## [EXTRACT]
* * * * *

China regulator watches closely as US probes insider trading tied to Futu, Tiger Brokers
CSRC says it would pay close attention and ‘carry out the relevant work’ in line with circumstances
Published Tue, Jul 7, 2026 · 06:25 PM
[BEIJING] China’s securities watchdog said it is paying close attention to a legal case brought by Susquehanna International Group against alleged insider traders, after the US market maker said regulatory officials may have been involved in the trades.
The China Securities Regulatory Commission (CSRC) stopped short of signalling any domestic probe into Susquehanna’s claims that insider traders profited from bearish bets on brokers Futu Holdings and Up Fintech Holding ahead of a regulatory probe in May. But the CSRC said it would pay close attention and “carry out the relevant work” in line with circumstances.
The response came after Susquehanna won a legal request in the US for Futu, Up Fintech and Interactive Brokers Group to freeze the accounts of traders who made options bets ahead of a Chinese government crackdown on overseas trading. Susquehanna said in its complaint that the information may have come from Chinese securities regulators or the employees of Futu or Up Fintech.
The legal case underscored how China’s sweeping regulatory moves – which are often announced by multiple government departments simultaneously – can roil overseas markets and leave global firms on the hook for losses. This week, Citadel Securities said it was also the victim of the same alleged insider-trading scheme.
“China’s securities regulators and other relevant authorities have established rigorous internal control and management systems,” the regulator said in an emailed statement. “The trading activities referenced in the lawsuit occurred in the US market and are therefore subject to applicable US laws and regulations.”
Susquehanna, a major liquidity provider in the US equity options market, told a Manhattan federal court last week that it was the counterparty of alleged insider trades that generated more than US$70 million in profits. The firm said traders on the other side of the transactions had bought put options on the shares of Futu and Up Fintech in the two weeks before the May 22 regulatory announcement.
Citadel alleged this week that the trades yielded closer to US$137 million and is seeking to join Susquehanna’s lawsuit, saying it lost about US$28 million as the “victim of a brazen insider trader scheme”.
On May 22, China’s central bank, its public security ministry and six other government bodies released a statement pledging to crack down on illegal offshore trading. The securities regulator then announced specific penalties against Futu, Up Fintech’s Tiger Brokers and Long Bridge Securities, an unlisted firm. When the stock prices of Futu and Up Fintech plunged on the news, the traders allegedly made huge profits.

* * * * *

## [EXTRACTED ENTRIES]

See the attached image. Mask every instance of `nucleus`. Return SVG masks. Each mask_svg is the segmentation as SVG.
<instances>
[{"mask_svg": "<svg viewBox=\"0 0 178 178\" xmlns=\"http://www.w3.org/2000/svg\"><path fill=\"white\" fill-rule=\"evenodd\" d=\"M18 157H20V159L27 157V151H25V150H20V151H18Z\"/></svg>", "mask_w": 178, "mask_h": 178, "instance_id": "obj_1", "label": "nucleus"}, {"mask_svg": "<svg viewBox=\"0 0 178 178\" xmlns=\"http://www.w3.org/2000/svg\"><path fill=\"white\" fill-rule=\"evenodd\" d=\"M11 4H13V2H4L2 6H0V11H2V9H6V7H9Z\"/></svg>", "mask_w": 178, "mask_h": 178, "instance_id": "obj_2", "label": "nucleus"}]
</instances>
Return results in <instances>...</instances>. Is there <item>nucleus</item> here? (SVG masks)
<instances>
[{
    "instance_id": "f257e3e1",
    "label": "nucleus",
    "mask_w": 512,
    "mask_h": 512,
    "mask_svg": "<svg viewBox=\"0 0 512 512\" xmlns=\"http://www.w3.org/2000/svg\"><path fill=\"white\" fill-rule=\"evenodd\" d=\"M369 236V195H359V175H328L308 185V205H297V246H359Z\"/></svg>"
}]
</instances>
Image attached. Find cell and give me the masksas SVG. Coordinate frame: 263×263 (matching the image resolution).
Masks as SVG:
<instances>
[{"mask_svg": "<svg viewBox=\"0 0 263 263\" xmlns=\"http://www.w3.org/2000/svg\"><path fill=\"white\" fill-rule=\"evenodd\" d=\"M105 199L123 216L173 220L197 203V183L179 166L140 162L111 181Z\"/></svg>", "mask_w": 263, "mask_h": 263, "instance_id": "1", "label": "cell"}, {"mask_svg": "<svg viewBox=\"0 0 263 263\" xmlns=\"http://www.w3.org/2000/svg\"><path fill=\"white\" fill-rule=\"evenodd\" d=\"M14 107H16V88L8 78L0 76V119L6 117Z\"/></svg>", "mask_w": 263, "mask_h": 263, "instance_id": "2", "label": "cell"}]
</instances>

* * * * *

## [EXERCISE DESCRIPTION]
Name every US dollar figure that appears in the news article on the Futu and Tiger Brokers insider-trading case.

## [EXERCISE SOLUTION]
- US$70 million
- US$137 million
- US$28 million